** Start of SELECTED EXCERPT **
Those Therion's are simply awesome!

Reactions: Like 1


----------



## Jp1905 (1/5/17)

Raindance said:


> Those Therion's are simply awesome!



To me that is the Rolls Royce of vaping!


Sent from my iPhone using Tapatalk

Reactions: Agree 1


----------



## Moey_Ismail (2/5/17)

andro said:


> For me sx550 g class . And even if i can afford it look like no vendor stock it in za


@The eCigStore has them in stock

Reactions: Informative 1


----------



## andro (2/5/17)

Moey_Ismail said:


> @The eCigStore has them in stock


check with them but they havent . Told me to preorder . But preorder doesnt exist on their site . Now just waiting to see when they will be in stock . But thanks for the input


----------



## Quentin (2/5/17)

Mine for a long time has been a stab wood mod, which I have now gotten. I actually haven't used it because I didn't have an RTA that I thought was suitable for it. I now have a Sherman and then on the way as well is Sector One Vapors NXS with Ultem Nano kit! 

So my bucket list has now shifted to a BB, just because I've vaped one and it was instant love! I will one day get one for RRP on the BB website if PayPal doesn't trap us! @Rob Fisher

Sent from my HUAWEI NXT-L29 using Tapatalk

Reactions: Like 3


----------



## Andre (2/5/17)

BB with exo and integrated drip tip! And some moisture protectors!

Reactions: Like 4 | Winner 1


----------



## GregF (2/5/17)

Andre said:


> BB with exo and integrated drip tip! And some moisture protectors!


Yup I am happy with my setup(s) ATM but I think if anything it would be a BB.

Reactions: Agree 2


----------



## Moey_Ismail (2/5/17)

andro said:


> check with them but they havent . Told me to preorder . But preorder doesnt exist on their site . Now just waiting to see when they will be in stock . But thanks for the input


I was there yesterday, they have the black with black leather and the silver with brown leather in stock, they're expecting the carbon fiber in some time this week


----------



## andro (2/5/17)

Moey_Ismail said:


> I was there yesterday, they have the black with black leather and the silver with brown leather in stock, they're expecting the carbon fiber in some time this week


Thats fantastic new . Thanks


----------



## boxerulez (2/5/17)
** End of SELECTED EXCERPT **
** Start of ROWS **
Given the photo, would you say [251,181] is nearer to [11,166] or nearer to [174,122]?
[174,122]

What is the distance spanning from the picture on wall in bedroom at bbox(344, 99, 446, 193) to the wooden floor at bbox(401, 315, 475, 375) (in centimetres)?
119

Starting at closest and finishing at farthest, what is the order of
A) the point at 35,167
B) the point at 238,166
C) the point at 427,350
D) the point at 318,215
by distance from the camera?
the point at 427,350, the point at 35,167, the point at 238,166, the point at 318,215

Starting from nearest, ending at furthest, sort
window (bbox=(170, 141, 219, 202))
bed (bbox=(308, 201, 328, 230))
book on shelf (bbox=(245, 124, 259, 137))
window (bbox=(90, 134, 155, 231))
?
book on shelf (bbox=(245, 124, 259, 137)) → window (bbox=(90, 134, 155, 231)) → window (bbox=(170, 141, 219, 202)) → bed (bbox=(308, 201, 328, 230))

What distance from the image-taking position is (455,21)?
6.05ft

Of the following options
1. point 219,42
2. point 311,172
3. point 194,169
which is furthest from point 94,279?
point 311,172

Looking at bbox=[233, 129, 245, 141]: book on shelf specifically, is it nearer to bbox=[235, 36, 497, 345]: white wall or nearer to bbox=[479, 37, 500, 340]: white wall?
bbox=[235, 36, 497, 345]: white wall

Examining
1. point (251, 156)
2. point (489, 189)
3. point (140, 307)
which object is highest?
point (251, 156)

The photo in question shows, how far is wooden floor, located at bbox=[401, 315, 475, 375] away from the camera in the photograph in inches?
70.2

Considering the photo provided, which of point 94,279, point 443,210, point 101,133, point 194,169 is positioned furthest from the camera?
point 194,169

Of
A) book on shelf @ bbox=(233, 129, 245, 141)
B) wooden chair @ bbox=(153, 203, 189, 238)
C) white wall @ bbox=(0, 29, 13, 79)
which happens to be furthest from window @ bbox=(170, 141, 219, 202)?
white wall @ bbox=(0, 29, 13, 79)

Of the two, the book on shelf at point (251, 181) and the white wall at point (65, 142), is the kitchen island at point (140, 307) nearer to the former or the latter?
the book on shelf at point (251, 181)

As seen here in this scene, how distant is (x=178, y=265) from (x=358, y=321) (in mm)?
** End of ROWS **
● **STATED GOAL**
Retype the part of the vaping forum thread starting with "## GregF (2/5/17)" and going on through "would be a BB.", word for word.

● **RESPONSE TO THIS TASK**
## GregF (2/5/17)

Andre said:


> BB with exo and integrated drip tip! And some moisture protectors!


Yup I am happy with my setup(s) ATM but I think if anything it would be a BB.